The U.S.-backed "road map" peace plan has hit a series of snags in recent days, leading to the cancellation of the planned meeting between Palestinian Prime Minister Mahmoud Abbas and Israeli Prime Minister Ariel Sharon.
The move protested an Israeli plan to release some 440 Palestinian inmates on Wednesday. Israel is not required under the road map to free prisoners, but Abbas has made it a key condition for further progress on the plan.
Palestinians were dissatisfied with the planned release, saying the list contained few long-serving detainees. Israel holds some 7,700 prisoners and is loathe to release many of them while Palestinian militant groups are still armed -- and the cease-fire they declared on June 29 is still considered temporary.
Legislator Saeb Erekat, a leading spokesman for the Palestinians, called for U.S. involvement to avert "the development of a major crisis."
"I believe that the only way to defuse this crisis is with the intervention of the American administration to ensure the implementation of the first phase of the road map," he said.
U.S. envoy John Wolf has been in the region since Friday, meeting with Israeli and Palestinian security officials. A U.S. government official said that Assistant Secretary of State William Burns will be arriving next week. But the official said no other high-level visits were planned even though the peace plan was encountering "very rough going."
Both sides have not carried out obligations: For example, the Palestinians have not moved to disarm militants, and Israel has not frozen construction in Jewish settlements in the West Bank and Gaza or dismantled scores of unauthorized outposts. Israeli troops also remain in control of most West Bank towns.
Erekat reiterated a Palestinian desire for the deployment of monitors to guarantee and verify progress in the peace plan, which calls for an end to violence and a Palestinian state on the West Bank and Gaza Strip by 2005.
Both sides have turned to Washington to play a pivotal role in negotiating peace. Sharon and Abbas held separate summits with President Bush in late July, each seeking support for their positions. Sharon and Abbas last met on July 20.
Abbas met in Gaza Tuesday with Hamas and Islamic Jihad leaders. Afterward, spokesmen of the two groups demanded the release of all Palestinian prisoners and said they did not discuss extending their truce because of Israeli violations.
Islamic Jihad spokesman Nafez Azzam backed Abbas' decision to call off his meeting with Sharon.
"There is no reason to have meetings with the Israelis while they are continuing their aggression against our people," he said.
Israel has resisted quick movement on the peace plan, demanding that Palestinian forces dismantle militant groups and confiscate illegal weapons as required under the road map. Palestinians argue a confrontation with the militants could lead to civil war.

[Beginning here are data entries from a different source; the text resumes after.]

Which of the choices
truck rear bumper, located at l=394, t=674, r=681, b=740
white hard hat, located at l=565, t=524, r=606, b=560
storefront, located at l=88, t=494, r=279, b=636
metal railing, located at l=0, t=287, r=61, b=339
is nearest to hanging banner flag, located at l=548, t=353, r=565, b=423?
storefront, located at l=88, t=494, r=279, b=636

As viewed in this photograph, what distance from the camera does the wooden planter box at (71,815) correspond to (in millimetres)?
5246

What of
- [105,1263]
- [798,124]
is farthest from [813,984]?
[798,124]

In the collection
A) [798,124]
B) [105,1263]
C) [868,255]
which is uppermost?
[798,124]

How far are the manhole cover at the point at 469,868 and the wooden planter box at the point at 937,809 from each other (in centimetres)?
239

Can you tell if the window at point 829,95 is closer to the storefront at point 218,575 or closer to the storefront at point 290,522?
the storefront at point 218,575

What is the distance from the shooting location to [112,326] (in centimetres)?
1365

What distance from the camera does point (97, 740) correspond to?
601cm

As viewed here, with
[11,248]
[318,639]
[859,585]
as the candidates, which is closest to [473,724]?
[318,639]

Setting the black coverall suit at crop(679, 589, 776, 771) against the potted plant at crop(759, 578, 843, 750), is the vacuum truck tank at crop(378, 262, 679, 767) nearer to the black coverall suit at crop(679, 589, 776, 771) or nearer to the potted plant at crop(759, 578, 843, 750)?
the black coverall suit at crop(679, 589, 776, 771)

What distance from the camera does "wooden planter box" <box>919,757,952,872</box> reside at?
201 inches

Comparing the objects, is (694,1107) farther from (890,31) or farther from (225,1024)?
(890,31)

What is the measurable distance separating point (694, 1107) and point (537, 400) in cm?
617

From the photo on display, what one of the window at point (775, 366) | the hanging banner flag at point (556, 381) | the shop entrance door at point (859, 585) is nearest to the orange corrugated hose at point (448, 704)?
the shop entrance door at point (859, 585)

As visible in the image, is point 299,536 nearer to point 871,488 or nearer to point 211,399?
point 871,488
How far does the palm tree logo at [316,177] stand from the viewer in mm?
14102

Israel on Monday rolled back a commitment to withdraw from two more West Bank towns after gunmen ambushed an Israeli car the night before, wounding four Israelis. Israel said the transfers would not go ahead until the Palestinians take action against the shooters.
Militants from the Al Aqsa Martyrs' Brigades, which is affiliated with Palestinian leader Yasser Arafat's Fatah movement, claimed responsibility.
A senior Israeli security official said Tuesday that there have been 178 attacks since June 29, including 118 gunfire incidents. The official, who spoke on condition of anonymity, said many of the recent attacks carried out by Al Aqsa militants were funded and directed by Iran.
On Monday, Israel published a list of 342 security prisoners and 97 criminal inmates it plans to free, including some members of Hamas and Jihad.
The army said most of the prisoners would be released Wednesday afternoon, dropped off at four checkpoints in the West Bank and one in Gaza. The plan was met with skepticism by many Palestinians who said that the bulk of the prisoners were being released shortly before their sentences were to end anyway.
"For me as a father I hope that all the prisoners are released and not just Hussein," said Salman Abu Eid, whose son Hussein was to be freed after serving 13 years of his 15-year sentence for belonging to Islamic Jihad.